Example ContractsClausesseverability of interest, primary and non contributoryVariants
Severability of Interest, Primary and Non-Contributory
Severability of Interest, Primary and Non-Contributory contract clause examples

Company Obligations Primary. The Company hereby acknowledges that an Indemnitee that is a member of the Board may have rights to indemnification for Expenses and Other Liabilities provided by another sponsoring organization (“Other Indemnitor”). The Company agrees with such an Indemnitee that the Company is the indemnitor of first resort of such Indemnitee with respect to matters for which indemnification is provided under this Agreement and that the Company will be obligated to make all payments due to or for the benefit of such Indemnitee under this Agreement without regard to any rights that such Indemnitee may have against the Other Indemnitor. The Company hereby waives any equitable rights to contribution or indemnification from the Other Indemnitor in respect of any amounts paid to such Indemnitee hereunder. The Company further agrees that no reimbursement of Other Liabilities or payment of Expenses by the Other Indemnitor to or for the benefit of such Indemnitee shall affect the obligations of the Company hereunder, and that the Company shall be obligated to repay the Other Indemnitor for all amounts so paid or reimbursed to the extent that the Company has an obligation to indemnify such Indemnitee for such Expenses or Other Liabilities hereunder.

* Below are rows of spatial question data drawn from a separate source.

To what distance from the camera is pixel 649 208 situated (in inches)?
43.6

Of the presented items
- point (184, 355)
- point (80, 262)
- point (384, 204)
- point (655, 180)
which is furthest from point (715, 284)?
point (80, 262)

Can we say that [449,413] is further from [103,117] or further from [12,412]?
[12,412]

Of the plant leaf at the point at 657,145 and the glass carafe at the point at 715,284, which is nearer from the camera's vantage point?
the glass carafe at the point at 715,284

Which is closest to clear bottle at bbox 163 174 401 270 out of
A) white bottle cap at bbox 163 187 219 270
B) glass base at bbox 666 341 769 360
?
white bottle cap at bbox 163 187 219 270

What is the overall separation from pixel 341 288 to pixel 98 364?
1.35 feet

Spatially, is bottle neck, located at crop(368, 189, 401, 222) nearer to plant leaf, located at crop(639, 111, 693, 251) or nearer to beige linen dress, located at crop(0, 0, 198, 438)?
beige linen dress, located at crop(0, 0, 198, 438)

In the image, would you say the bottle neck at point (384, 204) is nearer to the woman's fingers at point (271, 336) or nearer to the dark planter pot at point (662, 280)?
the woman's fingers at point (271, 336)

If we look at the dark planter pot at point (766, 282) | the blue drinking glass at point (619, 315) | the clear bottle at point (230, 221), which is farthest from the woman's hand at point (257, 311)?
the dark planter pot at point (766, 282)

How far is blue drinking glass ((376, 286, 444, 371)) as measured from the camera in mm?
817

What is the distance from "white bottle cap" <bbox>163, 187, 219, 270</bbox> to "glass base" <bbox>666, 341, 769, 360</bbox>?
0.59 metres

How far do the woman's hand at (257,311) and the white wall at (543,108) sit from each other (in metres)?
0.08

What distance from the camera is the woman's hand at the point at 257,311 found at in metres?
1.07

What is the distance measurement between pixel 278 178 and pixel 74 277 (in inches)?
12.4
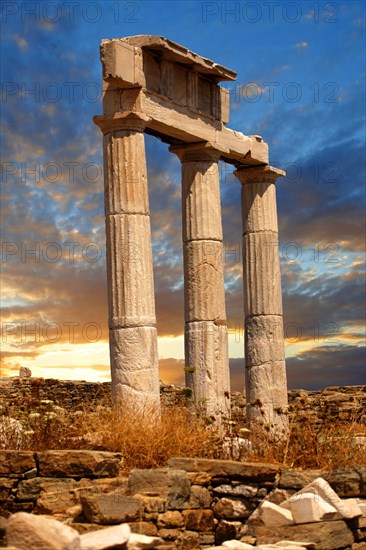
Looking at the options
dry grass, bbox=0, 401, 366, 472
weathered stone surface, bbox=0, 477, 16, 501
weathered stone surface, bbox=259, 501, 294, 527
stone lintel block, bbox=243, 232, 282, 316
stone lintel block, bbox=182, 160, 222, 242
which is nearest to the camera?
weathered stone surface, bbox=259, 501, 294, 527

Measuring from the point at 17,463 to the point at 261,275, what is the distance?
9789 millimetres

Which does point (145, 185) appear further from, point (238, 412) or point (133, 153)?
point (238, 412)

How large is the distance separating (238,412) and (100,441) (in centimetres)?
945

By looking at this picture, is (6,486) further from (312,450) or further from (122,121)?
(122,121)

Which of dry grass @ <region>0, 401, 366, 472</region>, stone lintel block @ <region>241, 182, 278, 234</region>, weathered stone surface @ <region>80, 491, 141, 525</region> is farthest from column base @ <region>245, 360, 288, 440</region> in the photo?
weathered stone surface @ <region>80, 491, 141, 525</region>

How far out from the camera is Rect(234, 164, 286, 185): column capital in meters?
21.1

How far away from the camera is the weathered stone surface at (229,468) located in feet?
39.3

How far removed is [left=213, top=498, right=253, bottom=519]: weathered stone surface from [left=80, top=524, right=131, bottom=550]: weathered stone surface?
3.59 metres

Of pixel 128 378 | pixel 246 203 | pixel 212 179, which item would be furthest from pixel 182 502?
pixel 246 203

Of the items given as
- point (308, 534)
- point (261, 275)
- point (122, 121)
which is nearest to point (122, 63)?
point (122, 121)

Other Indemnitors. The Company hereby acknowledges that Indemnitee may have certain rights to indemnification, advancement of Expenses and/or insurance provided by certain of his/her affiliates and by personal policies (collectively, the “Other Indemnitors”). The Company hereby agrees # that it is the indemnitor of first resort (i.e., its obligations to Indemnitee are primary and any obligation of the Other Indemnitors to advance Expenses or to provide indemnification for the same Expenses or liabilities incurred by Indemnitee are secondary), # that it shall be required to advance the full amount of Expenses incurred by Indemnitee and shall be liable for the full amount of all Expenses, judgments, penalties, fines and amounts paid in settlement to the extent legally permitted and as required by the terms of this Agreement and the Restated Bylaws of the Company (or any other agreement between the Company and Indemnitee), without regard to any rights Indemnitee may have against the Other Indemnitors, and, # that it irrevocably waives, relinquishes and releases the Other Indemnitors from any and all claims against the Other Indemnitors for contribution, subrogation or any other recovery of any kind in respect thereof. The Company further agrees that no advancement or payment by the Other Indemnitors on behalf of Indemnitee with respect to any claim for which Indemnitee has sought indemnification from the Company shall affect the foregoing and the Other Indemnitors shall have a right of contribution and/or be subrogated to the extent of such advancement or payment to all of the rights of recovery of Indemnitee against the Company. The Company and Indemnitee agree that the Other Indemnitors are express third party beneficiaries of the terms of this Section 14.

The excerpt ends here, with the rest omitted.